Poaching Potential Employees With Finesse

I recently had an ex-colleague who followed up with me as he was wanting to know the ‘rules’ or protocol around poaching employees from competitors. He was feeling a little squeamish about it and he felt it was ‘under-handed’ tactics as he put it.

So I said to him, ‘From a young age we have been taught it’s OK to poach’.
What do you mean? He said aghast!

Just look at the fable of ‘Jack and The Beanstalk’. Jack was the hero and lived in riches at the end of the day, for ultimately flogging the giants golden goose! The towns people didn’t outcast him and in fact applauded his nimbleness. There are many versions of this story and raises the question. Was the giant the rightful owner of the goose in the first place? or did he poach from some-one else? At the end of the day, it is a fairy tale and people are not objects. We are on this earth with free will.

This lead me, however, towrite the guidelines (note: not ‘rules’) to help companies in reaching passive candidates in other organisations. What does ‘passive’ mean? That is, potential employees are secured in employment and not necessarily looking to move from their current organisation. However the case may be that they are not planning on moving jobs immediately, they may not necessarily be very engaged or happy with where they are and are just ‘riding it out’, for whatever reason. Many survey’s and studies show that around 63% of employees are not truly engaged in their work. They are not necessarily looking for an alternative either.

More to the point many organisation’s make critical hiring mistake #5 (see 7 critical hiring mistakes) by poaching the ‘golden boy’, or girl from a competitor organisation only to have it fail six months later.

Why is this? Often it is because the way that person operated in their former organisation worked because of their culture or that the role was slightly different or after the initial ‘honeymoon’ period they lapse into the same level of disengagement.
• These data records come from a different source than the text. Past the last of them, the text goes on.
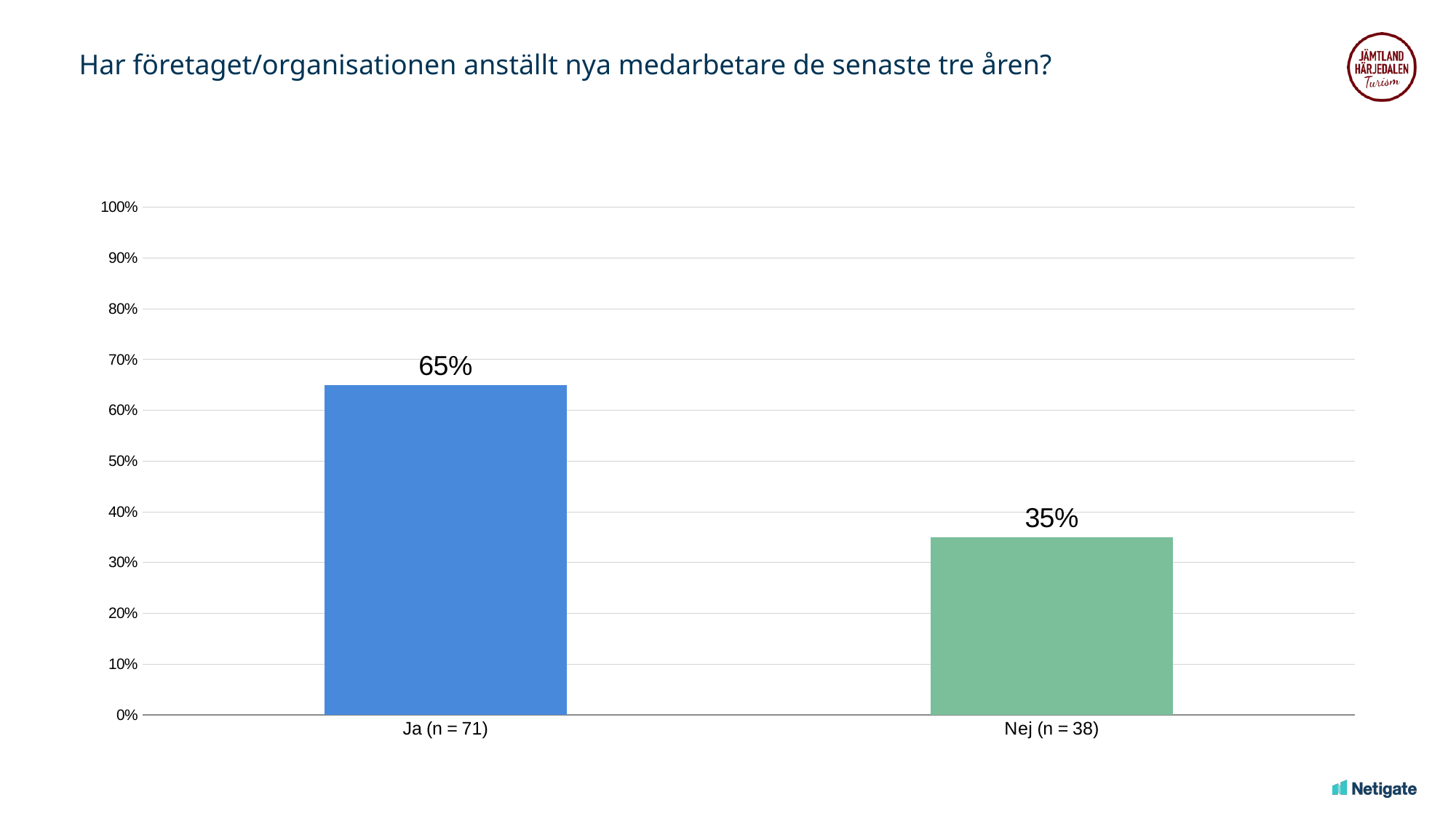
What kind of chart is shown on the slide? bar chart Is the value for "Ja (n = 71)" greater or less than 50%? greater What colour is the bar for "Nej (n = 38)"? green What is the title of the slide? Har företaget/organisationen anställt nya medarbetare de senaste tre åren? What is the value for "Nej (n = 38)"? 35% What is the value for "Ja (n = 71)"? 65% Which category has the highest value? Ja (n = 71) How many categories are shown in the chart? 2 What is the difference between the values for "Ja (n = 71)" and "Nej (n = 38)"? 30% Which category has the lowest value? Nej (n = 38) Which is larger, the value for "Ja (n = 71)" or the value for "Nej (n = 38)"? Ja (n = 71) Is the value for "Nej (n = 38)" greater or less than 40%? less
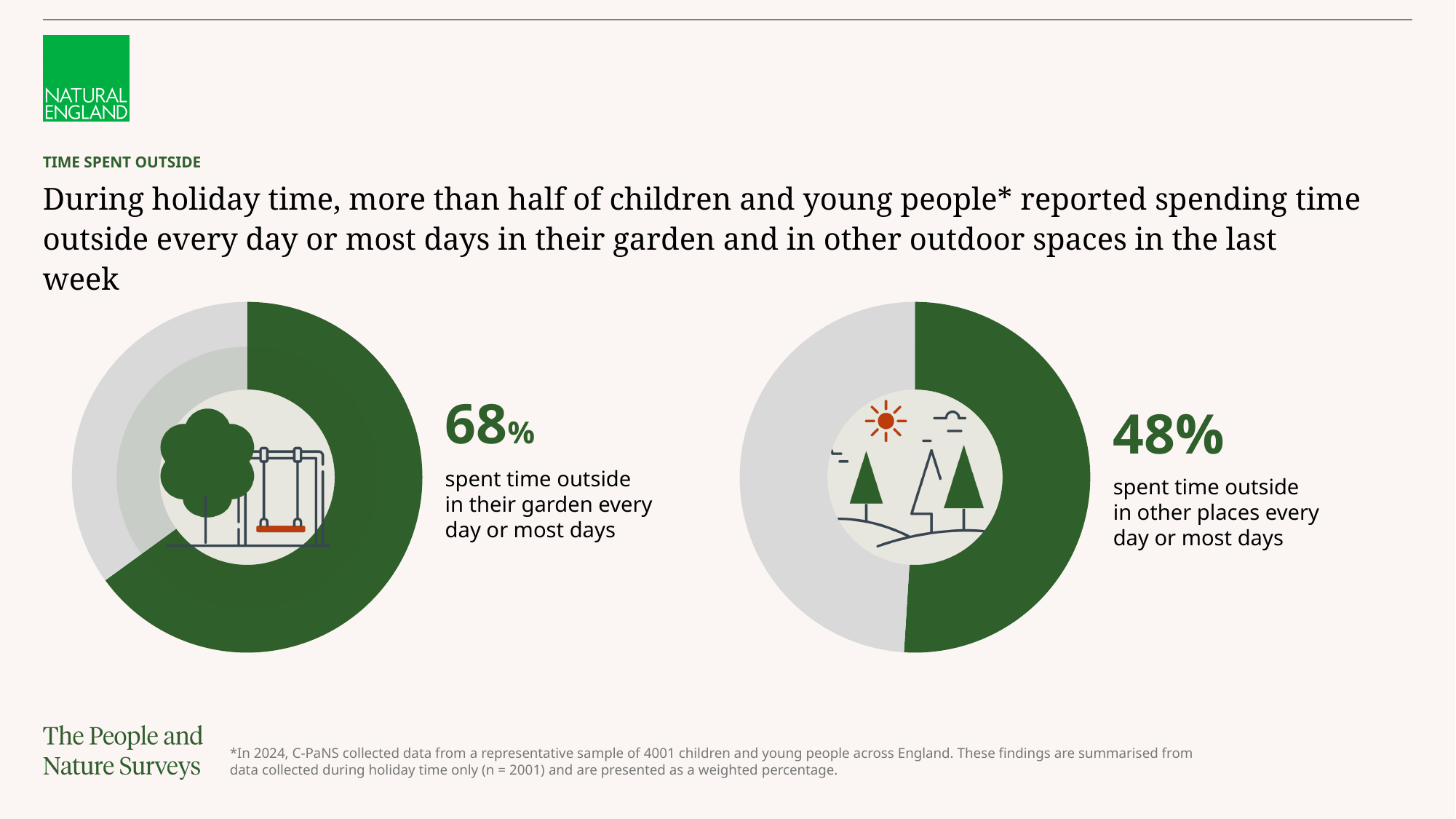
Which of the two donut charts has the larger highlighted (dark green) portion? The left chart (garden, 68%) On the right donut chart, what percentage of children and young people spent time outside in other places every day or most days? 48% How many donut charts are shown on the slide? 2 Which is larger: the share who spent time outside in their garden every day or most days, or the share who spent time outside in other places every day or most days? in their garden (68%) What colour is used for the highlighted portion of each donut chart? Dark green What is the difference in percentage points between the garden figure (68%) and the other places figure (48%)? 20 percentage points Which of the two donut charts has the smaller highlighted (dark green) portion? The right chart (other places, 48%) What kind of chart is used to show the 68% and 48% figures on this slide? Donut (pie) chart What is the section heading printed above the slide title? TIME SPENT OUTSIDE On the left donut chart, what percentage of children and young people spent time outside in their garden every day or most days? 68%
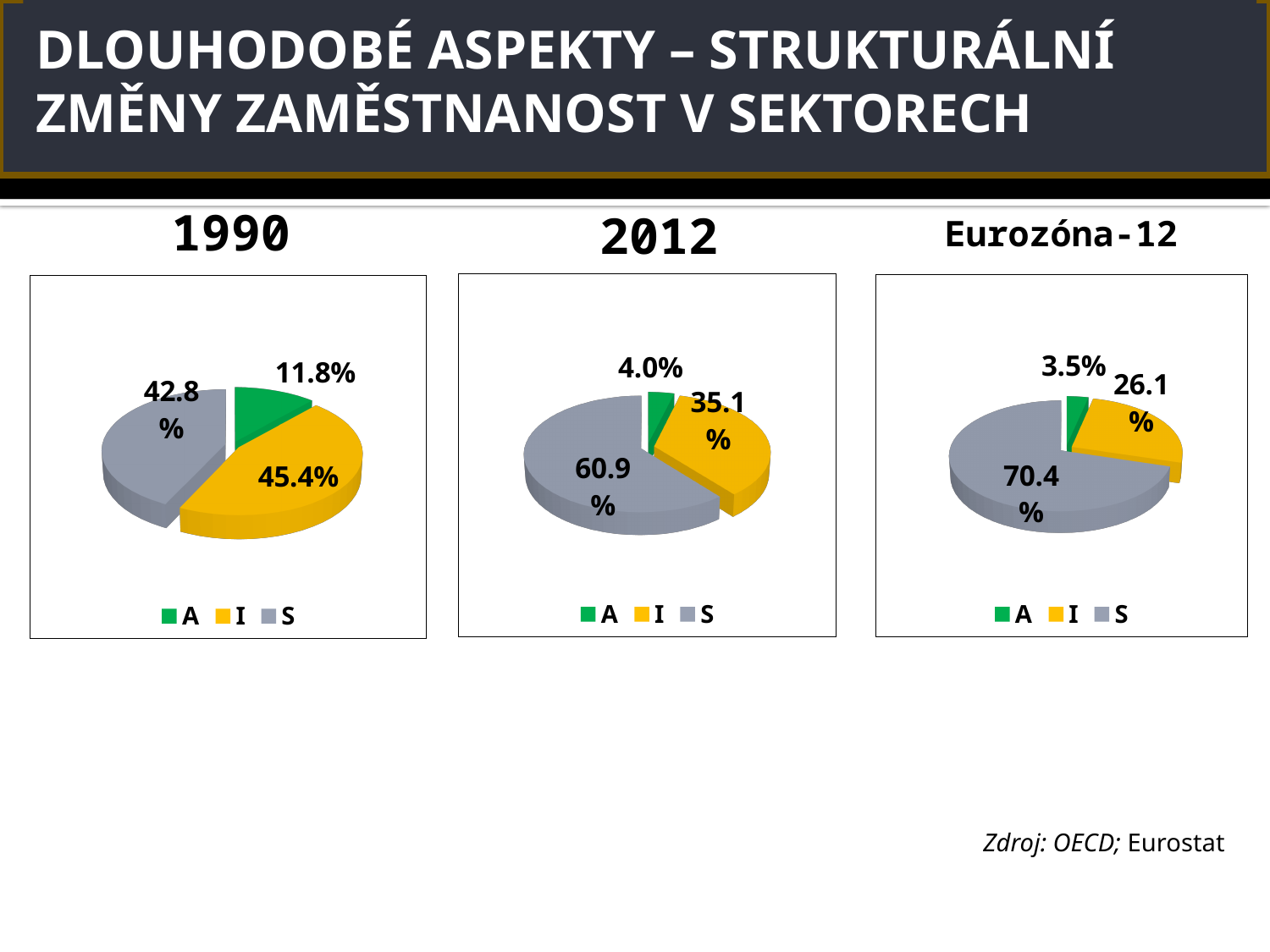
In the Eurozóna-12 chart, which colour represents S in the legend? Grey In the 2012 pie chart, which category has the largest share? S In the 2012 pie chart, what is the value for S? 60.9% In the 1990 pie chart, what is the value for I? 45.4% In the 1990 pie chart, which category has the smallest share? A In the Eurozóna-12 pie chart, what is the value for A? 3.5% What kind of chart is the 1990 chart? Pie chart How many slices does the 2012 pie chart have? 3 In the Eurozóna-12 pie chart, which category has the largest share? S In the 1990 pie chart, which is larger, I or S? I In the Eurozóna-12 pie chart, what is the difference between S and A? 66.9% In the 2012 pie chart, what is the difference between S and I? 25.8%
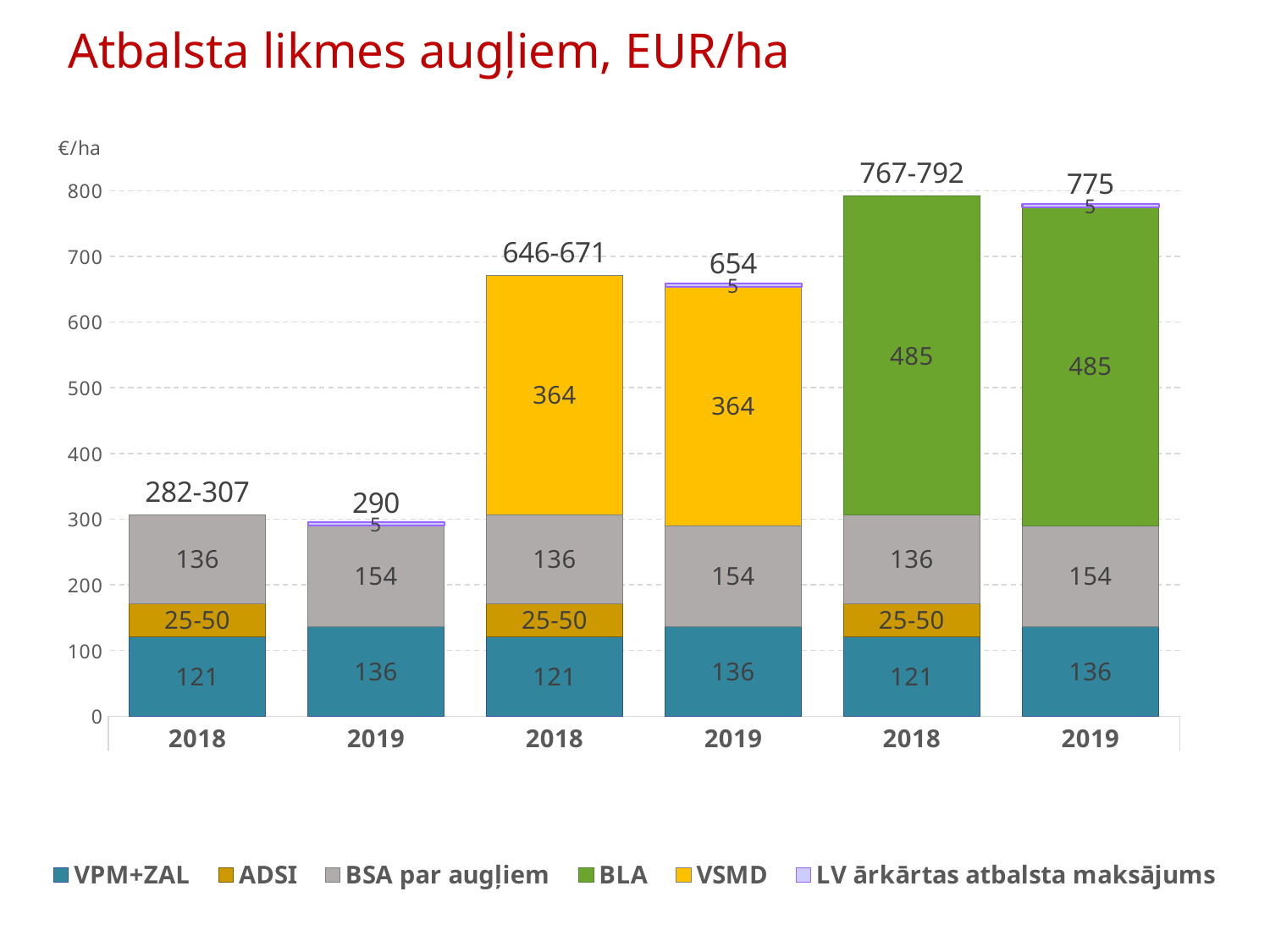
How many series does the legend list? 6 What kind of chart is shown on the slide? Stacked bar chart What is the difference between the BSA par augļiem value in the 2019 bars (154) and in the 2018 bars (136)? 18 What is the BLA value in the last (rightmost) 2019 bar? 485 What is the LV ārkārtas atbalsta maksājums value in the rightmost 2019 bar? 5 What is the BSA par augļiem value in the second bar (2019, total 290)? 154 What is the VSMD value in the fourth bar (2019, total 654)? 364 Which is larger, the BSA par augļiem value in the first 2018 bar or in the second 2019 bar? 2019 bar (154) What total is labelled above the third bar (2018 with VSMD)? 646-671 What is the VPM+ZAL value in the first (leftmost) 2018 bar? 121 How many bars are plotted in the chart? 6 What total is labelled above the rightmost 2019 bar? 775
Organisations need to do an in depth analysis on what temperament and behaviors they need to create the required outcomes of the role before they start chasing down that rock star from a competing organisation.

One way of doing this is by using a behavioral profiling tool like DISC, Myers Briggs or the proven McQuaig system. This will tell you immediately whether they are a likely match to your role and organisation. Saving you wasted time and thousands of dollars, despite how good they are in the other organisation. Just be sure.

What do you think? To poach or not to poach?